▶ PROBLEM TO WORK ON: Only the pictures are omitted; repeat all other data exactly.

○ ○ ○ ○ ○ ○ ○

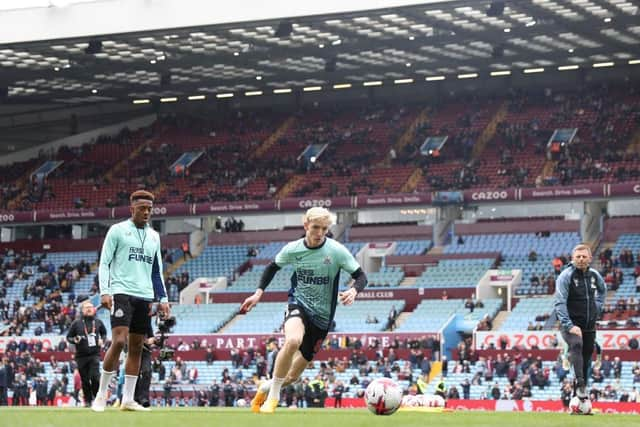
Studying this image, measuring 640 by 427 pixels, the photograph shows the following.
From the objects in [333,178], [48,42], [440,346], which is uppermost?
[48,42]

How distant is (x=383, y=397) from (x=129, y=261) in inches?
117

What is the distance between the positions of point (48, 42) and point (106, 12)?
2.95 meters

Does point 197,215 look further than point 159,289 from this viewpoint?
Yes

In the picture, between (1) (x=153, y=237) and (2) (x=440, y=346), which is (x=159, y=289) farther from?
(2) (x=440, y=346)

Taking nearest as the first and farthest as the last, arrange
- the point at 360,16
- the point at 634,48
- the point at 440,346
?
the point at 440,346 < the point at 360,16 < the point at 634,48

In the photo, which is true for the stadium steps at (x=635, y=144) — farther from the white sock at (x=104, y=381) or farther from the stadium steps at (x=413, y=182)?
the white sock at (x=104, y=381)

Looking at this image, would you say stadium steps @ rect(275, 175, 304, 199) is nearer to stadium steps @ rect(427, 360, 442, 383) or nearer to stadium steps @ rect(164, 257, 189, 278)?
stadium steps @ rect(164, 257, 189, 278)

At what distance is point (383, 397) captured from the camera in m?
12.5

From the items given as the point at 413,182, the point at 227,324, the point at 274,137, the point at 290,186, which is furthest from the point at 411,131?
the point at 227,324

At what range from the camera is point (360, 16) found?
45312 mm

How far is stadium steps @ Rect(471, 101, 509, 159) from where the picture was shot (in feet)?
191

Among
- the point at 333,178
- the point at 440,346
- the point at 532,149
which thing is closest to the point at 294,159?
the point at 333,178

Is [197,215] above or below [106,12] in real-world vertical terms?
below

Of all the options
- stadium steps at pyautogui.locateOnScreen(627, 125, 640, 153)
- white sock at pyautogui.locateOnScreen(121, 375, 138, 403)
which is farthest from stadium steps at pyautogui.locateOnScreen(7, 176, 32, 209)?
white sock at pyautogui.locateOnScreen(121, 375, 138, 403)
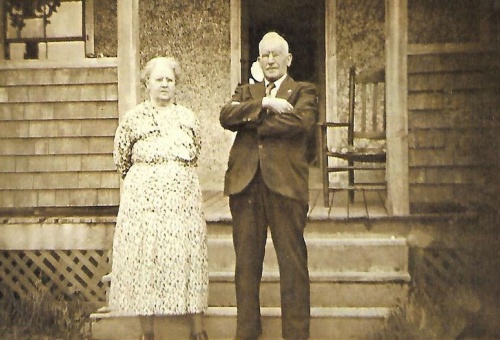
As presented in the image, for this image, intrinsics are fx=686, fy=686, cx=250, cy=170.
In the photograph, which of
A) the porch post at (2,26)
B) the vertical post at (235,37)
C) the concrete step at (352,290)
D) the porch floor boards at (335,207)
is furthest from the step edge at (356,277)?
the vertical post at (235,37)

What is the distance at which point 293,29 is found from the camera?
130 inches

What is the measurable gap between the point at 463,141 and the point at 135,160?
1662 mm

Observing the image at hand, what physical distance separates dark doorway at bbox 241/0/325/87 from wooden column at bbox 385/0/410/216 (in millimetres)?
427

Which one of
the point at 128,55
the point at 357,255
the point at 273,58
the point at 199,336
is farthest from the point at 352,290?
the point at 128,55

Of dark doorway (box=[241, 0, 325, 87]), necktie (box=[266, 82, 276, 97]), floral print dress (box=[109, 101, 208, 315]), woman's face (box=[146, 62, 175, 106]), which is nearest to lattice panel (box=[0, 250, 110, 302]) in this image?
floral print dress (box=[109, 101, 208, 315])

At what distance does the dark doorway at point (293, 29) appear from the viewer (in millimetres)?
3357

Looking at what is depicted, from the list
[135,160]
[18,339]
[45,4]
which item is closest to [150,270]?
[135,160]

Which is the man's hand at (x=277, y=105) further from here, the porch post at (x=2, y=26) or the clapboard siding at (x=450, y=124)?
the porch post at (x=2, y=26)

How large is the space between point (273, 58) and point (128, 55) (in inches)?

○ ○ ○ ○ ○ ○ ○

▶ EXERCISE RESPONSE:
Studying this image, measuring 640 by 427 pixels, the photograph shows the following.
From the objects in [333,178], [48,42], [440,346], which is uppermost?
[48,42]

How distant is (x=383, y=397) from (x=129, y=261) in inches?
117

What is the distance between the positions of point (48, 42) and point (106, 12)?
2.95 meters

Does point 197,215 look further than point 159,289 from this viewpoint?
Yes

In the picture, between (1) (x=153, y=237) and (2) (x=440, y=346), which is (x=159, y=289) farther from?
(2) (x=440, y=346)

Taking nearest as the first and farthest as the last, arrange
- the point at 360,16
- the point at 634,48
- the point at 440,346
?
the point at 440,346 < the point at 360,16 < the point at 634,48

In the photo, which is true for the stadium steps at (x=635, y=144) — farther from the white sock at (x=104, y=381) or farther from the stadium steps at (x=413, y=182)?
the white sock at (x=104, y=381)

Looking at this image, would you say stadium steps @ rect(275, 175, 304, 199) is nearer to stadium steps @ rect(427, 360, 442, 383) or nearer to stadium steps @ rect(164, 257, 189, 278)?
stadium steps @ rect(164, 257, 189, 278)

At what distance is point (383, 397) captured from the camera in m?
12.5

From the items given as the point at 413,182, the point at 227,324, the point at 274,137, the point at 290,186, which is furthest from the point at 411,131?
the point at 227,324

At what range from the camera is point (360, 16) found?
45312 mm

How far is stadium steps @ Rect(471, 101, 509, 159) from where the picture was shot (in feet)?
191

Among
- the point at 333,178
- the point at 440,346
- the point at 532,149
which thing is closest to the point at 294,159?
the point at 333,178

Is [197,215] above or below [106,12] in real-world vertical terms?
below

Of all the options
- stadium steps at pyautogui.locateOnScreen(627, 125, 640, 153)
- white sock at pyautogui.locateOnScreen(121, 375, 138, 403)
which is farthest from stadium steps at pyautogui.locateOnScreen(7, 176, 32, 209)?
white sock at pyautogui.locateOnScreen(121, 375, 138, 403)
As presented in the image, for this image, intrinsics are fx=686, fy=686, cx=250, cy=170.
In the photograph, which of
A) the porch post at (2,26)
B) the vertical post at (235,37)
C) the concrete step at (352,290)
D) the porch floor boards at (335,207)
is furthest from the step edge at (356,277)?
the vertical post at (235,37)

What is the distance at which point 293,29 is found from the camera?
130 inches

What is the measurable gap between the point at 463,141 and the point at 135,160?
1662 mm

Observing the image at hand, what physical distance separates dark doorway at bbox 241/0/325/87 from wooden column at bbox 385/0/410/216 (in millimetres)?
427

Which one of
the point at 128,55
the point at 357,255
the point at 273,58
the point at 199,336
is farthest from the point at 352,290?
the point at 128,55

Of dark doorway (box=[241, 0, 325, 87]), necktie (box=[266, 82, 276, 97]), floral print dress (box=[109, 101, 208, 315]), woman's face (box=[146, 62, 175, 106]), which is nearest to lattice panel (box=[0, 250, 110, 302]) in this image?
floral print dress (box=[109, 101, 208, 315])

At what distance does the dark doorway at point (293, 29) appear from the viewer (in millimetres)?
3357

Looking at what is depicted, from the list
[135,160]
[18,339]
[45,4]
which item is closest to [150,270]?
[135,160]

Which is the man's hand at (x=277, y=105) further from here, the porch post at (x=2, y=26) or the clapboard siding at (x=450, y=124)?
the porch post at (x=2, y=26)

How large is the space between point (273, 58) and point (128, 55) (in inches)?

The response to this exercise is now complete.